As the debate continues whether North Carolina should expand Medicaid, proponents claim that expansion money from the feds would create 25,000 jobs in the state – employment created by redistribution of taxpayer money. Katherine Baicker, health economist at the Harvard School of Public Health, articulately explains in the New England Journal of Medicine that an employment increase in the health care sector does not necessarily coincide with a significant improvement in patient health outcomes. It is possible that more can be done to help the most vulnerable individuals in need of medical assistance with fewer resources.

The goal of improving health and economic well-being does not go hand in hand with rising employment in health care. It is tempting to think that rising health care employment is a boon, but if the same outcomes can be achieved with lower employment and fewer resources, that leaves extra money to devote to other important public and private priorities such as education, infrastructure, food, shelter, and retirement savings. 

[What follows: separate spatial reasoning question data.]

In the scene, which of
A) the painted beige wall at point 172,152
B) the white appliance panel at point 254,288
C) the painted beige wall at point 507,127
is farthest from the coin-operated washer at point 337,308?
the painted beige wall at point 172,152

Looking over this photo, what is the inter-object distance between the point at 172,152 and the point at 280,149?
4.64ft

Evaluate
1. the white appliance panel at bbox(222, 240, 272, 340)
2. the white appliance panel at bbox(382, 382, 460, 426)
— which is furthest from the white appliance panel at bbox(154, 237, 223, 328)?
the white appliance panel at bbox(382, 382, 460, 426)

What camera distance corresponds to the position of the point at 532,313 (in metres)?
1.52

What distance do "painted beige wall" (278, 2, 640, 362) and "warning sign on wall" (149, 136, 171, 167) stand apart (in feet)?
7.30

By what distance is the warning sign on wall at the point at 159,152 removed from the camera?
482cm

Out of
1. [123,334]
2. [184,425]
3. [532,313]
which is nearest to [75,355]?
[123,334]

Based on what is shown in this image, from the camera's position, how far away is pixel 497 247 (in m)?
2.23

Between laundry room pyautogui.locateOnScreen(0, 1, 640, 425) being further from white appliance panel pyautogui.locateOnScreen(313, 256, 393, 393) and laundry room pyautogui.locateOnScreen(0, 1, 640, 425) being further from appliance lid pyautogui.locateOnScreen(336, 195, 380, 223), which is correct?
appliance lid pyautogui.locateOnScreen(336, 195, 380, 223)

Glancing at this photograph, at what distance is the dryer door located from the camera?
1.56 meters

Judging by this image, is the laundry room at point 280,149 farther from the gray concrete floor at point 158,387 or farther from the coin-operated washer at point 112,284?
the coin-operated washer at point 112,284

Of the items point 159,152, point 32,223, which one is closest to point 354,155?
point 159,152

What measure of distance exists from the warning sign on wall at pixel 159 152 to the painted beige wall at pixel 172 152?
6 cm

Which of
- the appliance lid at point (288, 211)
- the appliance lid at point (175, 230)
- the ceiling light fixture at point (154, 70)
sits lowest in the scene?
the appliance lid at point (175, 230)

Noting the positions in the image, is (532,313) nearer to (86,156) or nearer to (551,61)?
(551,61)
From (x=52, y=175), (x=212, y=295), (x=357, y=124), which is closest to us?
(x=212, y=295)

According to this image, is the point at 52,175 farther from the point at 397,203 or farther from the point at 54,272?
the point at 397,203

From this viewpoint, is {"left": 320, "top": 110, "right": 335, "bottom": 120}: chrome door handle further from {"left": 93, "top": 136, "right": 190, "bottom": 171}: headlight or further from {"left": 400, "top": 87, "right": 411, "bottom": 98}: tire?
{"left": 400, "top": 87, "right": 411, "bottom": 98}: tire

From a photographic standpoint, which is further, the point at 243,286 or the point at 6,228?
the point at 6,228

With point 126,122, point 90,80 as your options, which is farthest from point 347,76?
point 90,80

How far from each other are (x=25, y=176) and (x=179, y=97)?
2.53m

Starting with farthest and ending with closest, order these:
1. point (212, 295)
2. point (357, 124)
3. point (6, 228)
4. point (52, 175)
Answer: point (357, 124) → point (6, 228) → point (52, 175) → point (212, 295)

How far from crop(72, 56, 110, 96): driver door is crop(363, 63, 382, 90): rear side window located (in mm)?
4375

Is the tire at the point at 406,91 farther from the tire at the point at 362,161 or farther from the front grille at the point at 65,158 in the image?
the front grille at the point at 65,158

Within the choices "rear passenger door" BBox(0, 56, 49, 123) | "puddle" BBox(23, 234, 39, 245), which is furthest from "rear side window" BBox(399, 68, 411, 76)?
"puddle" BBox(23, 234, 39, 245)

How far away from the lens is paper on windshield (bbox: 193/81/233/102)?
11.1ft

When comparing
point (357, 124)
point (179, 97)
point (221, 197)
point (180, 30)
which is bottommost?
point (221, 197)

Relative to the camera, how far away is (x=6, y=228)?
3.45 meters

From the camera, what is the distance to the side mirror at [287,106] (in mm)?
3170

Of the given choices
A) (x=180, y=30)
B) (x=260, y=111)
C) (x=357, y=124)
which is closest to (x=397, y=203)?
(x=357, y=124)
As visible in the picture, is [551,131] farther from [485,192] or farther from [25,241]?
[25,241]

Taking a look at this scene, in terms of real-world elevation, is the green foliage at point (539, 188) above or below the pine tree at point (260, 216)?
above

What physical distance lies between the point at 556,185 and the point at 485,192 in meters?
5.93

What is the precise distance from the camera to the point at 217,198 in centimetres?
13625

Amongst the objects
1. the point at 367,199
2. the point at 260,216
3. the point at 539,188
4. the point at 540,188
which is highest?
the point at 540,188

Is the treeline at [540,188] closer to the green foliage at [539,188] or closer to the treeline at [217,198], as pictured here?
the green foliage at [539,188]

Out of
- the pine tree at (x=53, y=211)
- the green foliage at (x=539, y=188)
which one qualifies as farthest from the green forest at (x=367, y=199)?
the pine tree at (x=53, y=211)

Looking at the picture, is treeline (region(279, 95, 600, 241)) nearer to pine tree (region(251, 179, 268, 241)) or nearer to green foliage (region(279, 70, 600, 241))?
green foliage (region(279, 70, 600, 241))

Salaries for health care jobs are not manufactured out of thin air — they are produced by someone paying higher taxes, a patient paying more for health care, or an employee taking home lower wages because higher health insurance premiums are deducted from his or her paycheck. Additional health care jobs leave Americans with less money to devote to groceries, college tuition, and mortgage payments, and the U.S. government with less money to perform all other governmental functions — including paying teachers, scientists, and social workers. That trade-off can be justified if it goes along with improved health outcomes, but not if those jobs do not generate benefits that exceed those of alternative uses.